## TEXT EXCERPT
Analysts pointed out that a small part of the increase was
attributable to Boyd Gaming Corp.'s $1.3 billion buyout of
Coast Casinos in early July.

Brian Gordon, spokesman for Applied Analysis, a Las
Vegas-based financial consulting firm, also said Wall Street
estimates were a little higher than expected and that the
state's soft gaming win for July and August combined was of
some concern.

"Still, the creativity of operators on the Strip continues to
generate revenue and growth opportunities. They show Las Vegas
is evolving into more of an entertainment (than a gambling)
destination, clearly making up for soft casino revenues," he
said.

"Revenues are much more diverse than they used to be, which
bodes well for operators and helps stabilize the (gaming)
sector," Gordon staid. Deutsche Bank's Falcone said Las Vegas
has become such a unique destination, especially with its
exposure in a number of television series, that it will
certainly keep hitting records, including an estimated 37
million visitors this year.

## JOB A
Write out the passage on Las Vegas gaming revenue between "destination, clearly making" and "stabilize the (gaming)", inclusive, word for word.
## JOB B
Please extract from the records the lines between the one holding "Which, point (97, 72)" and the end of the records, inclusive, and repeat them verbatim.
The passage on Las Vegas gaming revenue has no connection to the records.

## EXERCISE MATERIAL
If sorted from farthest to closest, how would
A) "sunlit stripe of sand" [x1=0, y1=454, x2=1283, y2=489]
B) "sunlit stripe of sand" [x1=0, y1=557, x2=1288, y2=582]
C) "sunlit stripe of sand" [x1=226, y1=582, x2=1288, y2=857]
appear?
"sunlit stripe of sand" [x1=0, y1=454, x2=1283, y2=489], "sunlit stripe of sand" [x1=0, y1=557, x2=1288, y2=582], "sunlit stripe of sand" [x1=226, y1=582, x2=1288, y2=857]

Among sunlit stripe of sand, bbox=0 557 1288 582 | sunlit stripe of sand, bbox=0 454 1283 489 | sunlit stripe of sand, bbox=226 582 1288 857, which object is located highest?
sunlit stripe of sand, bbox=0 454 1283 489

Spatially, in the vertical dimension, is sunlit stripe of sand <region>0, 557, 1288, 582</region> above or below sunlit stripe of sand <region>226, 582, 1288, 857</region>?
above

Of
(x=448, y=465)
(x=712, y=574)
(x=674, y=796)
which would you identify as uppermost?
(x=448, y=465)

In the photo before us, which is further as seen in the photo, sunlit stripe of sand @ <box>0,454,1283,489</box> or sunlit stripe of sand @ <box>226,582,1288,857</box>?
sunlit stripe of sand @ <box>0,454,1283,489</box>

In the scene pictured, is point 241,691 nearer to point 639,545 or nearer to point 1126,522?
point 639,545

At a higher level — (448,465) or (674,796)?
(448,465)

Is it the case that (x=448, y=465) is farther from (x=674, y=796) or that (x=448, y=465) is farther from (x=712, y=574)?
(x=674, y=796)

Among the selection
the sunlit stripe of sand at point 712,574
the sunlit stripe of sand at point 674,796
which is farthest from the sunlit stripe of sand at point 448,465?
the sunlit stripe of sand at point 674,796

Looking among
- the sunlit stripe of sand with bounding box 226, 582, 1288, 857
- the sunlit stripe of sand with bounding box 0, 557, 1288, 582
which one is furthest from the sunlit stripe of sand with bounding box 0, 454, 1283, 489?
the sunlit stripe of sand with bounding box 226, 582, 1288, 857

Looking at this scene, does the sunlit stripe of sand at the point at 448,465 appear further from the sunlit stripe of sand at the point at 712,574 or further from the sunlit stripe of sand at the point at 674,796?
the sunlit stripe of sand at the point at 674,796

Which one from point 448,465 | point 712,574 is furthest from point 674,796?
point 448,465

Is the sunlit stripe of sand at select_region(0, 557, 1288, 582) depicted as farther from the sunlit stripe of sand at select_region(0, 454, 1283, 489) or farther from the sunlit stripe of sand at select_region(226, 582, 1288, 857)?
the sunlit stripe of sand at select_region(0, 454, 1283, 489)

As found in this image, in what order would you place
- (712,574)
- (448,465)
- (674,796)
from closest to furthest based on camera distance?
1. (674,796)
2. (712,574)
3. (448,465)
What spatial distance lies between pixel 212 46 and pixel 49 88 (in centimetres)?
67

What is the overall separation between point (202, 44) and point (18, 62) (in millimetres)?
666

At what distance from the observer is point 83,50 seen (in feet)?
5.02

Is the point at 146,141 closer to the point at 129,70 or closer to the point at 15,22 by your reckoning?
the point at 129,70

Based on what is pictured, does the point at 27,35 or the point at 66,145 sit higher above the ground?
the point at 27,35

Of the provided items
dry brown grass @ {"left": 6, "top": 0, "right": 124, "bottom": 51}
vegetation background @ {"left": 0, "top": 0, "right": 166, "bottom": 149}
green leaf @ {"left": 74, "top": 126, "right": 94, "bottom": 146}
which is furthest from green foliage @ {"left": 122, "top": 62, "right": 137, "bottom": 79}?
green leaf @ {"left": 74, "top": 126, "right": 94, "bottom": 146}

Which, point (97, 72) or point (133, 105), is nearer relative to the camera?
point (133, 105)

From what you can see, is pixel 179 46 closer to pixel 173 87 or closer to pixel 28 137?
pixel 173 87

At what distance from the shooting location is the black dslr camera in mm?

## REPLY A
destination, clearly making up for soft casino revenues," he
said.

"Revenues are much more diverse than they used to be, which
bodes well for operators and helps stabilize the (gaming)

## REPLY B
Which, point (97, 72) or point (133, 105), is nearer relative to the camera?
point (133, 105)

From what you can see, is pixel 179 46 closer to pixel 173 87 or closer to pixel 28 137?
pixel 173 87

At what distance from the shooting location is the black dslr camera in mm?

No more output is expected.